Records from a data collection:
------
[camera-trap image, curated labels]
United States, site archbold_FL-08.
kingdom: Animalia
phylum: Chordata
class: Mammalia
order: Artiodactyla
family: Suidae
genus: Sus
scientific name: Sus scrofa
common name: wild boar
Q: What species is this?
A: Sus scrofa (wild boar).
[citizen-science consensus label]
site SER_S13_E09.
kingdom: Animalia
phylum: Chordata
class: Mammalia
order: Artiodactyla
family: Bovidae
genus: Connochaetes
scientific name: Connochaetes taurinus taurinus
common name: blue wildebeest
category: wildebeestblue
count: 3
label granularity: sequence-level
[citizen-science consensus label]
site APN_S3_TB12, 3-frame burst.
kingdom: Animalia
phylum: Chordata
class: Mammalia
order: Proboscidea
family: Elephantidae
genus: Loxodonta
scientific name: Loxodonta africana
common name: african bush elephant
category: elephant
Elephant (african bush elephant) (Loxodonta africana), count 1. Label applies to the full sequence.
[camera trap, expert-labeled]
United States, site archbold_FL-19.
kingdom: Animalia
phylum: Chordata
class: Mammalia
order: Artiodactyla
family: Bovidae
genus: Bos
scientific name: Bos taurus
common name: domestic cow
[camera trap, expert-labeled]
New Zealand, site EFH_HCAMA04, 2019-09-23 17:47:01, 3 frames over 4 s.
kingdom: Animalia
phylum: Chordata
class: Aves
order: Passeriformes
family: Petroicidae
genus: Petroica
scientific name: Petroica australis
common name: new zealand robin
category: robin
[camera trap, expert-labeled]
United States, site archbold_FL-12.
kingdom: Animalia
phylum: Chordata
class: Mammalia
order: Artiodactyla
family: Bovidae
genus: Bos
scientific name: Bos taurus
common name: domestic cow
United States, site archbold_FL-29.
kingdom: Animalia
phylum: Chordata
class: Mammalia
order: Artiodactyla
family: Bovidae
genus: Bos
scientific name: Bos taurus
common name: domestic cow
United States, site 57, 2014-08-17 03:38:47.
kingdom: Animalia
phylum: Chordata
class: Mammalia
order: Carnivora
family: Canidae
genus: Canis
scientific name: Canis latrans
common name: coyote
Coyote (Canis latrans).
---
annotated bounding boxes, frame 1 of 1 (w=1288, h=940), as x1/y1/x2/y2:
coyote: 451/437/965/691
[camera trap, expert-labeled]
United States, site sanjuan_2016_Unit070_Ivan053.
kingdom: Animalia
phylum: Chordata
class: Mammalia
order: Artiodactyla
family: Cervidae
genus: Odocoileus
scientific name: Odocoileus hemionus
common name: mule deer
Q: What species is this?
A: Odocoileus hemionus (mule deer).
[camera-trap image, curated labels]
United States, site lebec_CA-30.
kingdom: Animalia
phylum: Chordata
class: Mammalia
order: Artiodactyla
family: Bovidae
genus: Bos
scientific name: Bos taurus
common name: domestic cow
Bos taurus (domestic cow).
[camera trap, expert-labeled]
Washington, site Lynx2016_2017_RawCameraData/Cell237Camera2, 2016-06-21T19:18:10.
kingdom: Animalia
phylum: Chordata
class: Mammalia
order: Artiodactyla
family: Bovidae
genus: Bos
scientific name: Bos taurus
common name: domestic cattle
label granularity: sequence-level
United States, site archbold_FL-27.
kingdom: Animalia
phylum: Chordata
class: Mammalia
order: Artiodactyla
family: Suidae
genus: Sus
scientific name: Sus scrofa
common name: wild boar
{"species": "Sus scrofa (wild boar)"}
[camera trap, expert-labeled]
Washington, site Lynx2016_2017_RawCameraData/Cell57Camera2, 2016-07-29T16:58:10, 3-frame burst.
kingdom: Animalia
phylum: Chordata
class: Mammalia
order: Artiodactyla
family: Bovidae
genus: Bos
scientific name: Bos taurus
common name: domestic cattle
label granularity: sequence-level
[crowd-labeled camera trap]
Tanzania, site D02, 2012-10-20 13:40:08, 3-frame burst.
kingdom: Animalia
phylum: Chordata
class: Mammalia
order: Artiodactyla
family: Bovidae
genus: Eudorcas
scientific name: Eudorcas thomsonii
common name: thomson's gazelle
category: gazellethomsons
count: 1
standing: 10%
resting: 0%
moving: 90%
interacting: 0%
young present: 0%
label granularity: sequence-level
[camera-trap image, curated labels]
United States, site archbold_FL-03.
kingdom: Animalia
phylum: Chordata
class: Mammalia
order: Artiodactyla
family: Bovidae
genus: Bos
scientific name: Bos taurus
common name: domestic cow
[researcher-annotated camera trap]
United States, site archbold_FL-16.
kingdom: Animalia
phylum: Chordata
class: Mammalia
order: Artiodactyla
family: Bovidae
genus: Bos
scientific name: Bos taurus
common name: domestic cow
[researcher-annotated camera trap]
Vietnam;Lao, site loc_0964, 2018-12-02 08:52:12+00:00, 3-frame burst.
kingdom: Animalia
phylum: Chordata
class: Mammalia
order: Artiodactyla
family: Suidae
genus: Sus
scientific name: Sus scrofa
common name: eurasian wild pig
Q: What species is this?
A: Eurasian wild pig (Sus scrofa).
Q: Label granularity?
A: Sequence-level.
------
Exercise brief: The output is every entry, printed exactly as it reads.

Output for this exercise:
[camera-trap image, curated labels]
United States, site archbold_FL-08.
kingdom: Animalia
phylum: Chordata
class: Mammalia
order: Artiodactyla
family: Suidae
genus: Sus
scientific name: Sus scrofa
common name: wild boar
Q: What species is this?
A: Sus scrofa (wild boar).
[citizen-science consensus label]
site SER_S13_E09.
kingdom: Animalia
phylum: Chordata
class: Mammalia
order: Artiodactyla
family: Bovidae
genus: Connochaetes
scientific name: Connochaetes taurinus taurinus
common name: blue wildebeest
category: wildebeestblue
count: 3
label granularity: sequence-level
[citizen-science consensus label]
site APN_S3_TB12, 3-frame burst.
kingdom: Animalia
phylum: Chordata
class: Mammalia
order: Proboscidea
family: Elephantidae
genus: Loxodonta
scientific name: Loxodonta africana
common name: african bush elephant
category: elephant
Elephant (african bush elephant) (Loxodonta africana), count 1. Label applies to the full sequence.
[camera trap, expert-labeled]
United States, site archbold_FL-19.
kingdom: Animalia
phylum: Chordata
class: Mammalia
order: Artiodactyla
family: Bovidae
genus: Bos
scientific name: Bos taurus
common name: domestic cow
[camera trap, expert-labeled]
New Zealand, site EFH_HCAMA04, 2019-09-23 17:47:01, 3 frames over 4 s.
kingdom: Animalia
phylum: Chordata
class: Aves
order: Passeriformes
family: Petroicidae
genus: Petroica
scientific name: Petroica australis
common name: new zealand robin
category: robin
[camera trap, expert-labeled]
United States, site archbold_FL-12.
kingdom: Animalia
phylum: Chordata
class: Mammalia
order: Artiodactyla
family: Bovidae
genus: Bos
scientific name: Bos taurus
common name: domestic cow
United States, site archbold_FL-29.
kingdom: Animalia
phylum: Chordata
class: Mammalia
order: Artiodactyla
family: Bovidae
genus: Bos
scientific name: Bos taurus
common name: domestic cow
United States, site 57, 2014-08-17 03:38:47.
kingdom: Animalia
phylum: Chordata
class: Mammalia
order: Carnivora
family: Canidae
genus: Canis
scientific name: Canis latrans
common name: coyote
Coyote (Canis latrans).
---
annotated bounding boxes, frame 1 of 1 (w=1288, h=940), as x1/y1/x2/y2:
coyote: 451/437/965/691
[camera trap, expert-labeled]
United States, site sanjuan_2016_Unit070_Ivan053.
kingdom: Animalia
phylum: Chordata
class: Mammalia
order: Artiodactyla
family: Cervidae
genus: Odocoileus
scientific name: Odocoileus hemionus
common name: mule deer
Q: What species is this?
A: Odocoileus hemionus (mule deer).
[camera-trap image, curated labels]
United States, site lebec_CA-30.
kingdom: Animalia
phylum: Chordata
class: Mammalia
order: Artiodactyla
family: Bovidae
genus: Bos
scientific name: Bos taurus
common name: domestic cow
Bos taurus (domestic cow).
[camera trap, expert-labeled]
Washington, site Lynx2016_2017_RawCameraData/Cell237Camera2, 2016-06-21T19:18:10.
kingdom: Animalia
phylum: Chordata
class: Mammalia
order: Artiodactyla
family: Bovidae
genus: Bos
scientific name: Bos taurus
common name: domestic cattle
label granularity: sequence-level
United States, site archbold_FL-27.
kingdom: Animalia
phylum: Chordata
class: Mammalia
order: Artiodactyla
family: Suidae
genus: Sus
scientific name: Sus scrofa
common name: wild boar
{"species": "Sus scrofa (wild boar)"}
[camera trap, expert-labeled]
Washington, site Lynx2016_2017_RawCameraData/Cell57Camera2, 2016-07-29T16:58:10, 3-frame burst.
kingdom: Animalia
phylum: Chordata
class: Mammalia
order: Artiodactyla
family: Bovidae
genus: Bos
scientific name: Bos taurus
common name: domestic cattle
label granularity: sequence-level
[crowd-labeled camera trap]
Tanzania, site D02, 2012-10-20 13:40:08, 3-frame burst.
kingdom: Animalia
phylum: Chordata
class: Mammalia
order: Artiodactyla
family: Bovidae
genus: Eudorcas
scientific name: Eudorcas thomsonii
common name: thomson's gazelle
category: gazellethomsons
count: 1
standing: 10%
resting: 0%
moving: 90%
interacting: 0%
young present: 0%
label granularity: sequence-level
[camera-trap image, curated labels]
United States, site archbold_FL-03.
kingdom: Animalia
phylum: Chordata
class: Mammalia
order: Artiodactyla
family: Bovidae
genus: Bos
scientific name: Bos taurus
common name: domestic cow
[researcher-annotated camera trap]
United States, site archbold_FL-16.
kingdom: Animalia
phylum: Chordata
class: Mammalia
order: Artiodactyla
family: Bovidae
genus: Bos
scientific name: Bos taurus
common name: domestic cow
[researcher-annotated camera trap]
Vietnam;Lao, site loc_0964, 2018-12-02 08:52:12+00:00, 3-frame burst.
kingdom: Animalia
phylum: Chordata
class: Mammalia
order: Artiodactyla
family: Suidae
genus: Sus
scientific name: Sus scrofa
common name: eurasian wild pig
Q: What species is this?
A: Eurasian wild pig (Sus scrofa).
Q: Label granularity?
A: Sequence-level.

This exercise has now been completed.